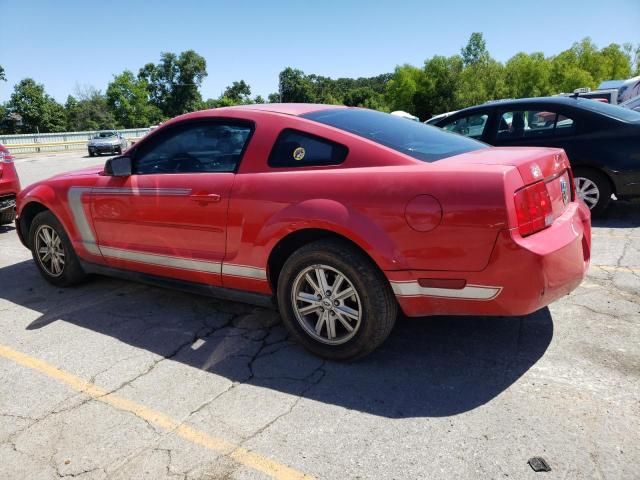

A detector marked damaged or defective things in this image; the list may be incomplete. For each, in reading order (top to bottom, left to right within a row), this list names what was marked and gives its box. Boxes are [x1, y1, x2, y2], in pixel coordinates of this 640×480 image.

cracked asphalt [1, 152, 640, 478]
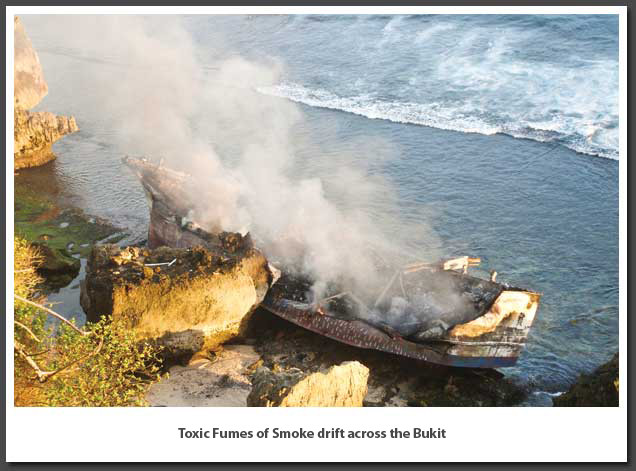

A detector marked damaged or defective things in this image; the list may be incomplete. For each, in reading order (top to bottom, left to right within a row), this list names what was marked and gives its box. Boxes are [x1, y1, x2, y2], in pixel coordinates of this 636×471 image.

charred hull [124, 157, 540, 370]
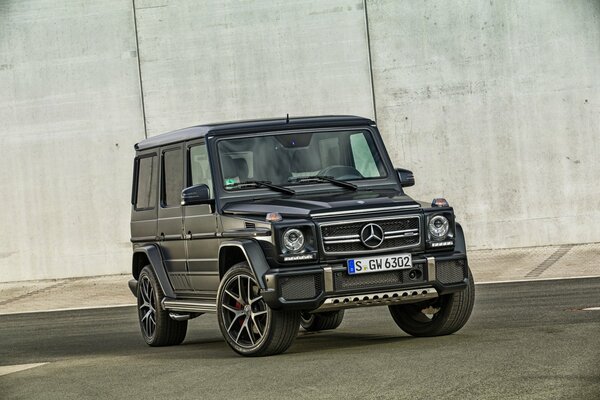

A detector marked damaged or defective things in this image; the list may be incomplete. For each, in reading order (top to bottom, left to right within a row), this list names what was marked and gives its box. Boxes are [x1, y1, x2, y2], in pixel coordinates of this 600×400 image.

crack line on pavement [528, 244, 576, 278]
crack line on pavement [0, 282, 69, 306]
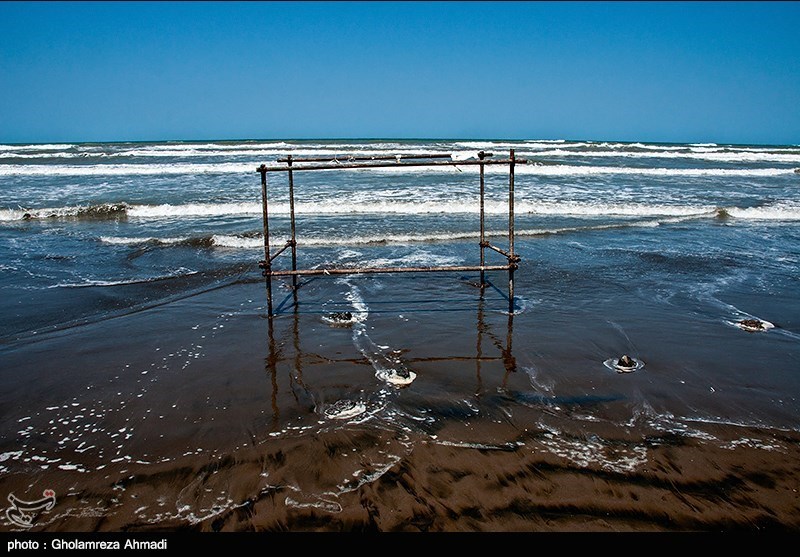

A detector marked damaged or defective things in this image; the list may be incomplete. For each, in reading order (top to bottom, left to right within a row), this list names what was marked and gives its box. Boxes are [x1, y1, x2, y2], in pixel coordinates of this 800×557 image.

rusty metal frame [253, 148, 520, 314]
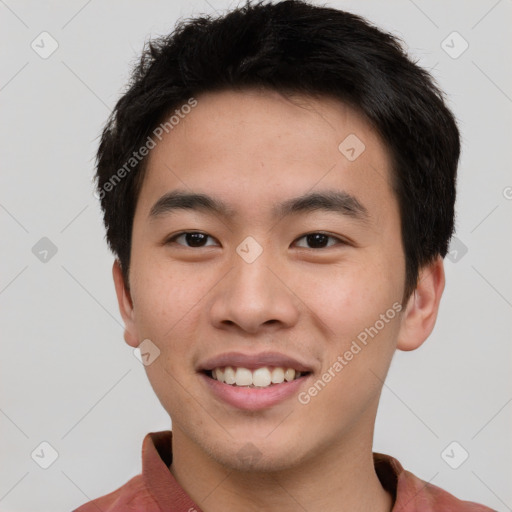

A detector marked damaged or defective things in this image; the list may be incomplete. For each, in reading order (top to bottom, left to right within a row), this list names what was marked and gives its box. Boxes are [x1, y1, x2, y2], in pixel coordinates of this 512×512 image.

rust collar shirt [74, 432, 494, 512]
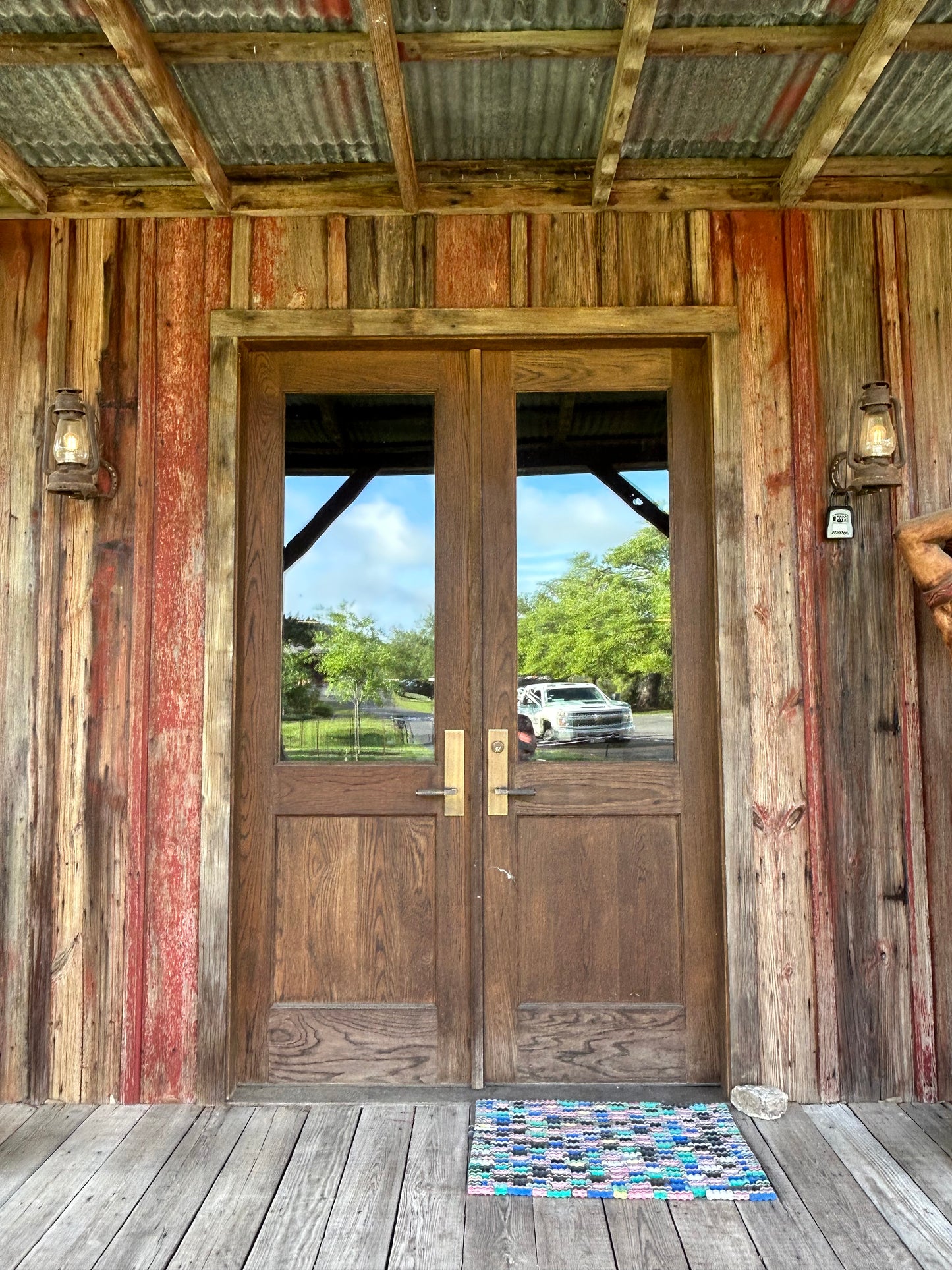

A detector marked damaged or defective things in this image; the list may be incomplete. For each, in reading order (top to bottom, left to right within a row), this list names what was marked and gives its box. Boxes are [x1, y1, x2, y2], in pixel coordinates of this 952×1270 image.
★ ★ ★ ★ ★
What you have to do:
Collect every line of the records above that contains the string "detector", and copy each such line in full.

Response:
A detector marked damaged or defective things in this image; the list may be incomplete. For each, in reading order (top to bottom, left to right within a row), this list names what was marked and gives its box. Boxes are [x1, y1, x2, y2], in pixel coordinates of this 640×480 image.
A detector marked damaged or defective things in this image; the list may be incomplete. For each, in reading order (top to bottom, left to right within a row), this list names what was marked and gives its box. Boxes are [x1, y1, x2, y2], in pixel coordinates of this 636×471 image.
A detector marked damaged or defective things in this image; the list may be incomplete. For each, in reading order (top to bottom, left to right within a row), this list names what was marked and gives its box. Boxes are [x1, y1, x2, y2], in pixel coordinates of this 600×400 image.
A detector marked damaged or defective things in this image; the list may be incomplete. For each, in reading order (top to bottom, left to right within a row), this list names what was marked and gives its box. Boxes are [x1, y1, x2, y2], in pixel coordinates of this 800×557 image.
A detector marked damaged or defective things in this image; the list may be incomplete. For each, in reading order (top to bottom, left to right within a row), this list names what was marked and gives its box. Boxes are [x1, y1, x2, y2], in pixel coordinates of this 512×512 image.
A detector marked damaged or defective things in this image; the list may be incomplete. For each, in reading order (top to bottom, left to right within a row), this list names what was marked and gives its box. Boxes are [x1, y1, x2, y2], in pixel coordinates of this 952×1270 image.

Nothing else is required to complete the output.